O debate abordou situações presentes no cotidiano dos adolescentes para ajudá-los a reconhecer comportamentos que podem caracterizar controle e violência nas relações. Exigir constantemente a localização do parceiro, pedir senhas do celular e tentar afastá-lo de amigos foram alguns dos exemplos apresentados aos estudantes como sinais de alerta.
A exposição de imagens sem autorização, as humilhações, o preconceito e as agressões praticadas ou compartilhadas pela internet também fizeram parte da discussão, com orientações sobre prevenção, respeito aos limites do outro e formas seguras de buscar ajuda.

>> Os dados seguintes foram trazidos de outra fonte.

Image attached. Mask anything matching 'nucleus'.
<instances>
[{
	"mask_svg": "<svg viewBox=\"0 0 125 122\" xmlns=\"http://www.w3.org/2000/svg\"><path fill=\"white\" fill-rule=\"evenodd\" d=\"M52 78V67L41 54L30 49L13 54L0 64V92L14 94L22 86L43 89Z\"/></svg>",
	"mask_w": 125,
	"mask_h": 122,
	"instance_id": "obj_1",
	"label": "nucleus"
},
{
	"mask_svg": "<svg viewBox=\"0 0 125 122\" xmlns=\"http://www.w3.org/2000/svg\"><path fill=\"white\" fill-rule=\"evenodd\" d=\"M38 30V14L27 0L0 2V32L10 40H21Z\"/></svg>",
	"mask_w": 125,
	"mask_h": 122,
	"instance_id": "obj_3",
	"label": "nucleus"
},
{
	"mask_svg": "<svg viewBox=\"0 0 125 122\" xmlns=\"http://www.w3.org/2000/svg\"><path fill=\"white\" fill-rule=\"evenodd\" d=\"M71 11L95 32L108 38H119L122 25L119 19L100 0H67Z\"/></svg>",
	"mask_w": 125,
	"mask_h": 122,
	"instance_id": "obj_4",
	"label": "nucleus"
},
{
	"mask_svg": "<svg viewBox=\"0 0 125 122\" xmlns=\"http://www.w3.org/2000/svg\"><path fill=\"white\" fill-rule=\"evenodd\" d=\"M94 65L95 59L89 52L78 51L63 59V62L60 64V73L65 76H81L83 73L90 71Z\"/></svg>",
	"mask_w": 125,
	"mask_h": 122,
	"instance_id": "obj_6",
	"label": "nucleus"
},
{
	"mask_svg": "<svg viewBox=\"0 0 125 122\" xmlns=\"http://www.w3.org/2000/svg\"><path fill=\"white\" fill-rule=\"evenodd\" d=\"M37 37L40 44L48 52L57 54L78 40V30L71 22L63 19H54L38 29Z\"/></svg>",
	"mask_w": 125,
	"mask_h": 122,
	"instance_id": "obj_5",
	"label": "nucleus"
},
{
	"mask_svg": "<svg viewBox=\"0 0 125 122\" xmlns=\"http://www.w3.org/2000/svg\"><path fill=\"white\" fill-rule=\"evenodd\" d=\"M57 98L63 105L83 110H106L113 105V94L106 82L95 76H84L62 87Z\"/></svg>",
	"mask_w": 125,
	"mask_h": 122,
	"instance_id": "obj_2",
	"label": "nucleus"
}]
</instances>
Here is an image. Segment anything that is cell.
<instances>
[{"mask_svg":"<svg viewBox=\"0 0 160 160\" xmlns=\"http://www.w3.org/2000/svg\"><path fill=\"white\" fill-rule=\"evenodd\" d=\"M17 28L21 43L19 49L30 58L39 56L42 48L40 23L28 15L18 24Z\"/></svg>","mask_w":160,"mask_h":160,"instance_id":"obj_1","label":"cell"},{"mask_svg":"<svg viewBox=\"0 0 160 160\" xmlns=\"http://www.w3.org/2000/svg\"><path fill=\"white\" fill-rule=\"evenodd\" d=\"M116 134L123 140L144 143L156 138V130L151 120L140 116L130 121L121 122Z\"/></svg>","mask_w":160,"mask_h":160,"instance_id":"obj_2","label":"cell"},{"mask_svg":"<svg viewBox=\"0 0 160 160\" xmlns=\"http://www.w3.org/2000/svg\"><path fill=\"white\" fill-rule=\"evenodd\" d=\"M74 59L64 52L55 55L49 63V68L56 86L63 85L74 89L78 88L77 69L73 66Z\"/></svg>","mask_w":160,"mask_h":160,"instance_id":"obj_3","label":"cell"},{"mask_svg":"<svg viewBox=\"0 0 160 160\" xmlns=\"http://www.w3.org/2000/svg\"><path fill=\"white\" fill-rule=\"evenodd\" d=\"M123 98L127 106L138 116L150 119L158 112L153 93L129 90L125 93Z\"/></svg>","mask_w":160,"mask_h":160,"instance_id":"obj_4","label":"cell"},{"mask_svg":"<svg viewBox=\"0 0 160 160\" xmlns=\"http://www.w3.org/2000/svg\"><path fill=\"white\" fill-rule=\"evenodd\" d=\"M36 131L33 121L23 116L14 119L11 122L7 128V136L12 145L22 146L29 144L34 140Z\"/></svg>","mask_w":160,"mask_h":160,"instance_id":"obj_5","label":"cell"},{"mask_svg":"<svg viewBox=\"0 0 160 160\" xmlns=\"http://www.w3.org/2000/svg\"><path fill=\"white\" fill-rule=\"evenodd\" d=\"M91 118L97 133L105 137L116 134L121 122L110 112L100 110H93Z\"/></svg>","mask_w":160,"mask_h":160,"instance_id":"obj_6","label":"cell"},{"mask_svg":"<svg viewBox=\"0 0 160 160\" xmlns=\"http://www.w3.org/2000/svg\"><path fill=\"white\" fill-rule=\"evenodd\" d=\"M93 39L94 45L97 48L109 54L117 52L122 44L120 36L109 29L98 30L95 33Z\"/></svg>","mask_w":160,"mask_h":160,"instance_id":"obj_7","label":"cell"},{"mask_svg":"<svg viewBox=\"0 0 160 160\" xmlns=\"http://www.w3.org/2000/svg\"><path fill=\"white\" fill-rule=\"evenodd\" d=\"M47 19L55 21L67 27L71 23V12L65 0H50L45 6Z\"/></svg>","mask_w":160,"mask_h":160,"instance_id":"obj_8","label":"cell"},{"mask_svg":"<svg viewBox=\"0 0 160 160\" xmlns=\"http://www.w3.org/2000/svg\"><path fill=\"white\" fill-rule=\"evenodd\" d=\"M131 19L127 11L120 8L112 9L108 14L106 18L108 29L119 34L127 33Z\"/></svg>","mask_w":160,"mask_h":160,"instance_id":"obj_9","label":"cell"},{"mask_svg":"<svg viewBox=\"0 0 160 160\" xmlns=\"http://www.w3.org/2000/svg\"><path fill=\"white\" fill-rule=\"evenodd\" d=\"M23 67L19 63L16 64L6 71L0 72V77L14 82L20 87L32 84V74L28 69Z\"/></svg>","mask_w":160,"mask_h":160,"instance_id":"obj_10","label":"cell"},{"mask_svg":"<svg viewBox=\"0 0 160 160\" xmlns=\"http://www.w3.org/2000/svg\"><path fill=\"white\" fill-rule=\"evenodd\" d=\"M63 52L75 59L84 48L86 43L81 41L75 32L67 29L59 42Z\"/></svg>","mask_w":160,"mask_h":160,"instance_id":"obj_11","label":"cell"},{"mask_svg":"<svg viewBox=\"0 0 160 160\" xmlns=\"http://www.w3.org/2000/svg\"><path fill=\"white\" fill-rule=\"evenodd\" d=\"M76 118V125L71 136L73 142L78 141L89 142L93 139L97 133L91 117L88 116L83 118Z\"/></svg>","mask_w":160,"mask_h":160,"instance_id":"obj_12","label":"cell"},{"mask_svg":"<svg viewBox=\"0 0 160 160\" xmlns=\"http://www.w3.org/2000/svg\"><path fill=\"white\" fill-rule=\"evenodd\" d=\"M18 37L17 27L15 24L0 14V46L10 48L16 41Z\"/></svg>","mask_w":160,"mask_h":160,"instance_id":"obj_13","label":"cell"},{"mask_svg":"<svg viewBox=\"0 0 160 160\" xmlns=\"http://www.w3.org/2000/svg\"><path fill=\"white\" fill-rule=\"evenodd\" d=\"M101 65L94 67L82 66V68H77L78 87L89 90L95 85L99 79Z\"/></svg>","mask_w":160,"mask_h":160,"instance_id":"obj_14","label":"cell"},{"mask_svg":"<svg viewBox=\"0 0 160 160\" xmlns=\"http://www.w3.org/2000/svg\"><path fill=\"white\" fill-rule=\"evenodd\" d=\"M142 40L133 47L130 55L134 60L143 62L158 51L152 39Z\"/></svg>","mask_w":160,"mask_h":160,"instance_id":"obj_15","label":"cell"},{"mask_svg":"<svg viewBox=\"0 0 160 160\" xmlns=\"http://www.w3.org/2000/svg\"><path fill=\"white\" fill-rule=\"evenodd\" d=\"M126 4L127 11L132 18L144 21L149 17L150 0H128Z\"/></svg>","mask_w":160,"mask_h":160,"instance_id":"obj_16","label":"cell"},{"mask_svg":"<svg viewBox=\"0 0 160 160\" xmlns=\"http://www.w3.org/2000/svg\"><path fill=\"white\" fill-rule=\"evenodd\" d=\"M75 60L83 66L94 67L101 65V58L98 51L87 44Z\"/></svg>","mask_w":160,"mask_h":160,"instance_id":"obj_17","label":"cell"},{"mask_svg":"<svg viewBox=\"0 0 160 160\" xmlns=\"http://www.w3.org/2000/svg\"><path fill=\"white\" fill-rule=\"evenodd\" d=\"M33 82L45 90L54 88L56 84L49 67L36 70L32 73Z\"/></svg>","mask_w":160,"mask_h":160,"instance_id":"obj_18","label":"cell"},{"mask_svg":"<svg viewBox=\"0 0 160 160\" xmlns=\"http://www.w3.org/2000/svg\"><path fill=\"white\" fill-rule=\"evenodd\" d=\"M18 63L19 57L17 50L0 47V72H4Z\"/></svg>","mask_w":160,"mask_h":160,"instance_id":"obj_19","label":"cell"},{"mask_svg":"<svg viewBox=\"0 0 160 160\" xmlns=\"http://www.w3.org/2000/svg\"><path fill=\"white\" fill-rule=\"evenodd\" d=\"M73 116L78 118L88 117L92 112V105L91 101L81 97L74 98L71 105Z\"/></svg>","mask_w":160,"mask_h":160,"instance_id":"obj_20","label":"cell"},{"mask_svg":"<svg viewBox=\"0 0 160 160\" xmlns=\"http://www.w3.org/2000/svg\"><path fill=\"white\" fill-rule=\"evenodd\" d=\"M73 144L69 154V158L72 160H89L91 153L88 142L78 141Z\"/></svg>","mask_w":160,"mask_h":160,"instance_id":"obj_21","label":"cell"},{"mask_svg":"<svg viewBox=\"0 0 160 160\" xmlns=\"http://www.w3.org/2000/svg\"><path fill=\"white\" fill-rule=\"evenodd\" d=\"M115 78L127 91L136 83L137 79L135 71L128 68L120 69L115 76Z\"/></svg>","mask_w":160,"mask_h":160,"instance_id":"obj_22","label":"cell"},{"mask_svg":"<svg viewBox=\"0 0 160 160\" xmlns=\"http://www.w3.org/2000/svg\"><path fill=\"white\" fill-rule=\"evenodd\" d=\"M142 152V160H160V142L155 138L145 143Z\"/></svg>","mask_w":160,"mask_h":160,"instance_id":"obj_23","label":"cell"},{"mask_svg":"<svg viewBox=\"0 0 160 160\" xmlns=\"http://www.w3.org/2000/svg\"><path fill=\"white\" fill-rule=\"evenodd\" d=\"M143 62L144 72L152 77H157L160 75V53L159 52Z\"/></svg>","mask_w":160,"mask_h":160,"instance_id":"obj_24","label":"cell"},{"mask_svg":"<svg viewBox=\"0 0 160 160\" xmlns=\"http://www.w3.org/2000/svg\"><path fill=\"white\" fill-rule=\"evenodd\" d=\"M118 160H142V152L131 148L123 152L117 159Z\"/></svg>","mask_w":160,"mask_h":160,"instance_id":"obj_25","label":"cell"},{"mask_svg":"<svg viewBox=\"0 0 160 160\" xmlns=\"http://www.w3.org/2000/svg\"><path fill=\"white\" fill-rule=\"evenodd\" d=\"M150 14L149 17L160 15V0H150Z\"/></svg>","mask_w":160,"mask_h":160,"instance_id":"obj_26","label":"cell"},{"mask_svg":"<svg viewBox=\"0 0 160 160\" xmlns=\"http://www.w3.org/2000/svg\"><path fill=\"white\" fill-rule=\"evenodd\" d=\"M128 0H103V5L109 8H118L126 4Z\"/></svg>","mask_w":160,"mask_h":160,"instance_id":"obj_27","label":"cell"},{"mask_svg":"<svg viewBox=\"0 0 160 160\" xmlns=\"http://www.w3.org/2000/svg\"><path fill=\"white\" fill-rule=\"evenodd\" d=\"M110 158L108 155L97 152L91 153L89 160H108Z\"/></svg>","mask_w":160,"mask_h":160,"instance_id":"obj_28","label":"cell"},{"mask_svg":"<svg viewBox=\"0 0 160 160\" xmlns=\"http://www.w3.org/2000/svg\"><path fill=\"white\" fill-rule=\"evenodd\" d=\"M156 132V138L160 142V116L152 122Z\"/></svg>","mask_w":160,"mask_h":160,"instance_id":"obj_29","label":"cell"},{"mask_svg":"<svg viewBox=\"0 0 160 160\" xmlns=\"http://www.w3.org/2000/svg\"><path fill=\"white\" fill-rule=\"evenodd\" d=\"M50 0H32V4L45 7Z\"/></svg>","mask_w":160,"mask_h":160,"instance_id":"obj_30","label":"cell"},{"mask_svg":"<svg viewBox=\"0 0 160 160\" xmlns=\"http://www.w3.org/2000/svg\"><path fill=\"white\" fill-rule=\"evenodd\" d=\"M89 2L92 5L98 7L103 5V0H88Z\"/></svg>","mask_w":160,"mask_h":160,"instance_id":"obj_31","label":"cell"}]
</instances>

A atividade foi conduzida pelas integrantes do Nugen, Bruna Resplandes Junqueira e Leila Lopes que utilizaram exemplos e situações do cotidiano para aproximar os conteúdos da realidade dos estudantes e estimular o diálogo.
Os jovens também receberam orientações sobre como agir quando um amigo ou colega relata que está vivendo uma situação de violência, ameaça ou medo. “Ouvir sem julgamentos, levar o relato a sério, oferecer apoio e orientar a busca por ajuda estão entre as principais recomendações”, destaca Leila que é psicopedagoga e mestra em Educação.
Danos no ambiente virtual
O cyberbullying recebeu atenção especial por permitir que ofensas, constrangimentos e perseguições ultrapassem o ambiente escolar e se espalhem rapidamente pelas redes sociais e aplicativos de mensagens, ampliando a exposição e os danos causados à vítima.
Os estudantes foram orientados sobre a responsabilidade de cada pessoa na prevenção desse tipo de violência. Não compartilhar conteúdos íntimos, não reproduzir ou apoiar publicações humilhantes e não contribuir para a exposição de outras pessoas foram algumas das condutas destacadas no encontro.
A atividade também reforçou que a violência não se limita às agressões físicas. Palavras, ameaças, constrangimentos e exposições no ambiente digital também podem causar danos e exigir atenção e intervenção. Também foi destacada a importância de preservar mensagens, imagens e outros registros que possam servir como evidências para denúncias.
Consentimento e respeito aos limites
Outro ponto abordado foi a importância do consentimento e do respeito aos limites estabelecidos pelo outro nas relações. Os estudantes receberam orientações de que o consentimento deve ser claro e livre, sem pressão ou insistência, e pode ser retirado a qualquer momento. Uma manifestação negativa ou de desconforto deve ser respeitada.Também foi discutido o papel de quem presencia uma situação de violência. Filmar, compartilhar, rir ou incentivar uma agressão pode contribuir para ampliar seus efeitos. A orientação aos jovens foi não reforçar esse comportamento, oferecer apoio à pessoa agredida e buscar ajuda de um adulto ou dos serviços de proteção quando necessário.
Rede de proteção
O projeto Anjos da Guarda integra as iniciativas do Núcleo de Gênero (Nugen) do Ministério Público do Tocantins (MPTO), coordenado pela promotora de Justiça Flávia Rodrigues Cunha. A iniciativa percorre o ambiente escolar com ações voltadas à prevenção das violências e à ampliação do acesso de crianças e adolescentes a informações sobre direitos, formas de proteção e identificação de situações de risco.
O projeto também busca fortalecer o diálogo com a comunidade escolar e orientar os estudantes sobre os caminhos seguros para pedir ajuda ou comunicar situações de violência, seja por meio da escola, de familiares, dos serviços que integram a rede de proteção ou diretamente ao Ministério Público.